Profissionais da rede pública afirmam que o crescimento dos jogos competitivos e das comunidades virtuais intensificou a procura por ajuda. Em muitos casos, os jogadores passam várias horas conectados diariamente, o que pode gerar impactos no sono, nas relações familiares e na saúde emocional. A assistência online foi pensada justamente para facilitar o acesso ao cuidado psicológico, principalmente para pessoas que têm dificuldade de buscar atendimento presencial.
O suporte oferecido pelo SUS inclui escuta especializada, orientação sobre uso saudável da tecnologia e, quando necessário, encaminhamento para acompanhamento psicológico contínuo em unidades de saúde. A iniciativa também reforça a importância de reconhecer o vício em jogos como um problema de saúde que precisa de atenção e tratamento adequado.
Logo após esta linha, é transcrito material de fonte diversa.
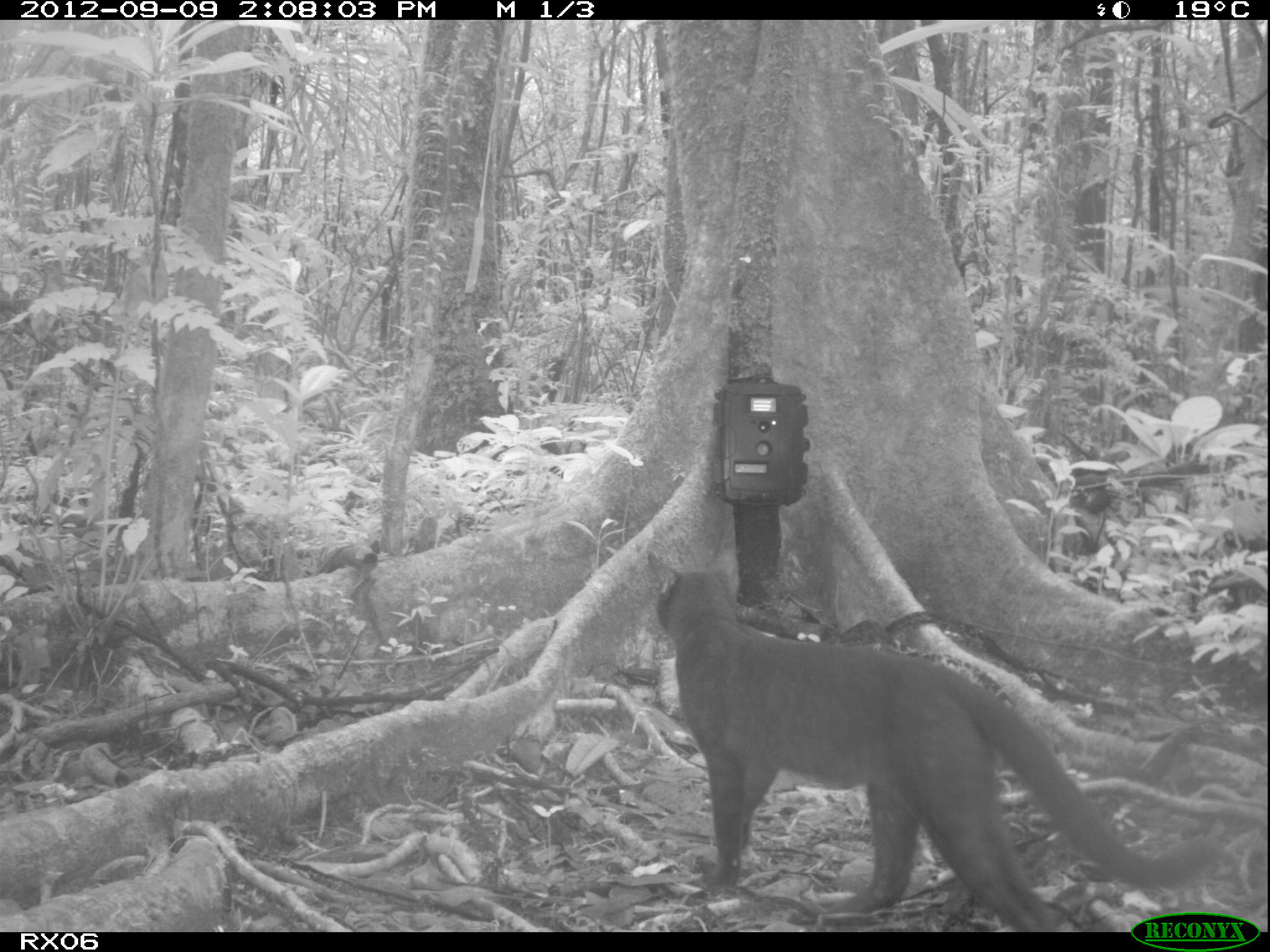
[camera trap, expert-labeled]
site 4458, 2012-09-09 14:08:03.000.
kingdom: Animalia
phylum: Chordata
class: Mammalia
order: Carnivora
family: Felidae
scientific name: Felidae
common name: felids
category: felis sp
Felis sp (felids) (Felidae), count 1.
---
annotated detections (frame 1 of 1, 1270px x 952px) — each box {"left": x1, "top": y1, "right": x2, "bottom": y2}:
felis sp: {"left": 651, "top": 561, "right": 1214, "bottom": 928}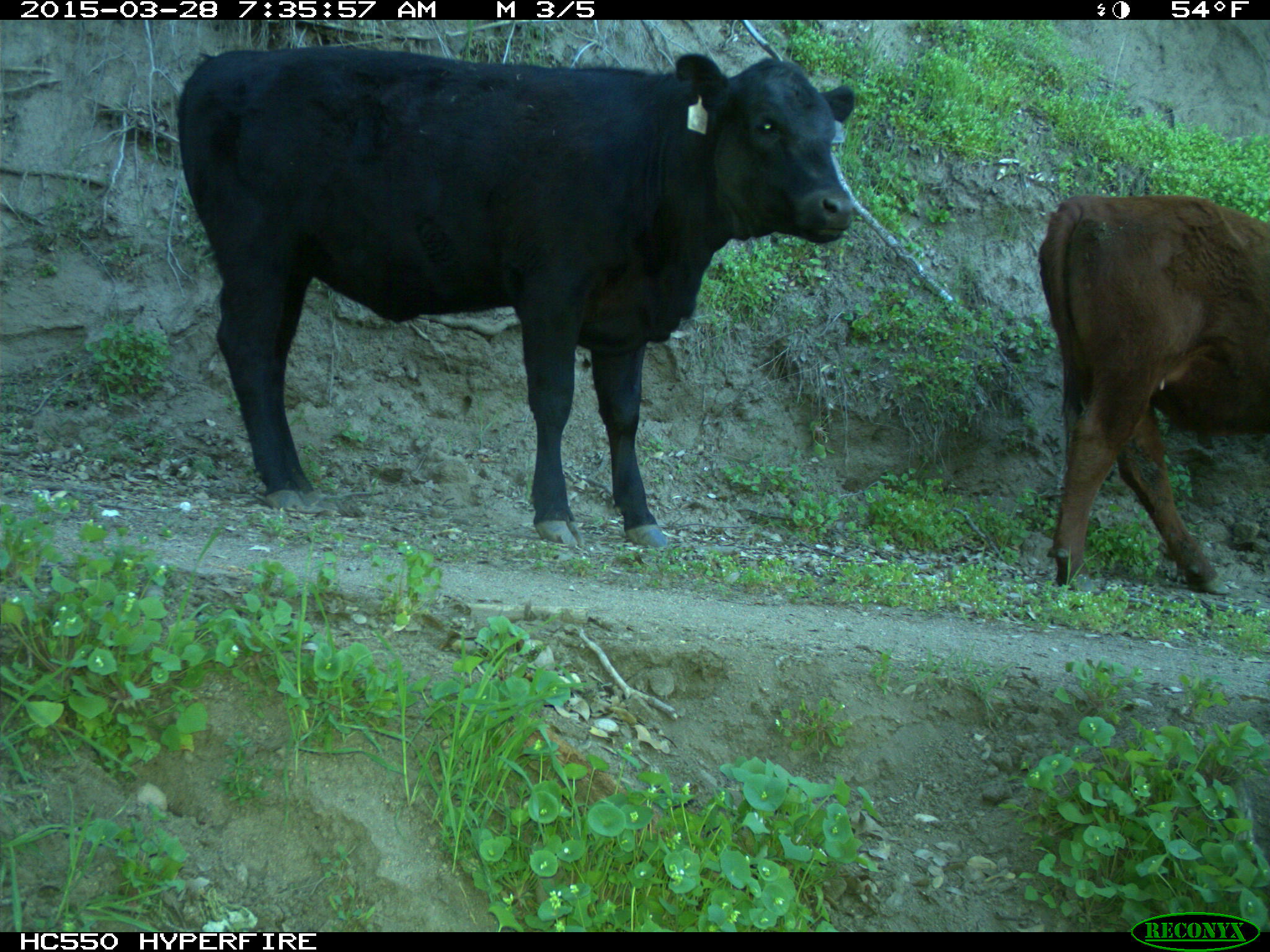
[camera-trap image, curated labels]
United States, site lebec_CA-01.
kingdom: Animalia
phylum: Chordata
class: Mammalia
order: Artiodactyla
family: Bovidae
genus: Bos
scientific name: Bos taurus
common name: domestic cow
Especialistas destacam que o objetivo não é demonizar os jogos eletrônicos, mas incentivar o equilíbrio. Quando usados com moderação, eles podem ser forma de entretenimento e socialização. No entanto, quando começam a interferir na vida pessoal, nos estudos ou no trabalho, buscar apoio profissional pode ser o primeiro passo para recuperar o controle e melhorar a qualidade de vida.